## Tugas
Tolong ulangi baris-baris di bawah ini tanpa perubahan apa pun, mulai dari baris yang memuat "From what is" hingga baris terakhir.

(Item dari sumber data)
++++++
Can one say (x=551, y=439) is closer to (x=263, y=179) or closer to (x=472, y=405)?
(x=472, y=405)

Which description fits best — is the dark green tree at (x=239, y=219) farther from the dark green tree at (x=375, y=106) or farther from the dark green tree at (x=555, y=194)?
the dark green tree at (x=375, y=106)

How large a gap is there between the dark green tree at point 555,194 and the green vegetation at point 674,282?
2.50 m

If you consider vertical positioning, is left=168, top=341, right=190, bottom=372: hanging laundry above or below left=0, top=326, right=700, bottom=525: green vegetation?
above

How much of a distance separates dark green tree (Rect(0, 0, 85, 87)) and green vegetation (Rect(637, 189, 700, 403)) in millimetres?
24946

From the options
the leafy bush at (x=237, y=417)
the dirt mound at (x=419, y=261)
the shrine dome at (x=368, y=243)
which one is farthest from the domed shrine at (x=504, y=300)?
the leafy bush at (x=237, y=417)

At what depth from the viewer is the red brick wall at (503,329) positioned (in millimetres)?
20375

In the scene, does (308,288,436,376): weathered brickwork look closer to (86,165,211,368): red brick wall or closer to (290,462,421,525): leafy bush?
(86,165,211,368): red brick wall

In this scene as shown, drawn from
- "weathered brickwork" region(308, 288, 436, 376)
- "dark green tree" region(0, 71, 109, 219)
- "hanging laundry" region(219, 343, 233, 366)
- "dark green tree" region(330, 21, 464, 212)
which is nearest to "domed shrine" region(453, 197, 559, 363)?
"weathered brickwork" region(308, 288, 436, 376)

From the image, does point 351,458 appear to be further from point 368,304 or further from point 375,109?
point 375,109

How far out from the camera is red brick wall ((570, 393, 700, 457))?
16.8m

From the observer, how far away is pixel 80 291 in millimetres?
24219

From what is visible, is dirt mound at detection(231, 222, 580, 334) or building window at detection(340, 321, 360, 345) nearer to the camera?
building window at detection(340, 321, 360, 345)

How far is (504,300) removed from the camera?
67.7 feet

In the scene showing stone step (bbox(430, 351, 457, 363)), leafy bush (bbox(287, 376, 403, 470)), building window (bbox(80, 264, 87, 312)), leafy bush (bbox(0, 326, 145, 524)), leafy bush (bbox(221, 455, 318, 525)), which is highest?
++++++
## Tugas selesai
From what is visible, is dirt mound at detection(231, 222, 580, 334) or building window at detection(340, 321, 360, 345) nearer to the camera?
building window at detection(340, 321, 360, 345)

How far is (504,300) removed from the camera?
67.7 feet

In the scene showing stone step (bbox(430, 351, 457, 363)), leafy bush (bbox(287, 376, 403, 470)), building window (bbox(80, 264, 87, 312)), leafy bush (bbox(0, 326, 145, 524)), leafy bush (bbox(221, 455, 318, 525)), which is highest?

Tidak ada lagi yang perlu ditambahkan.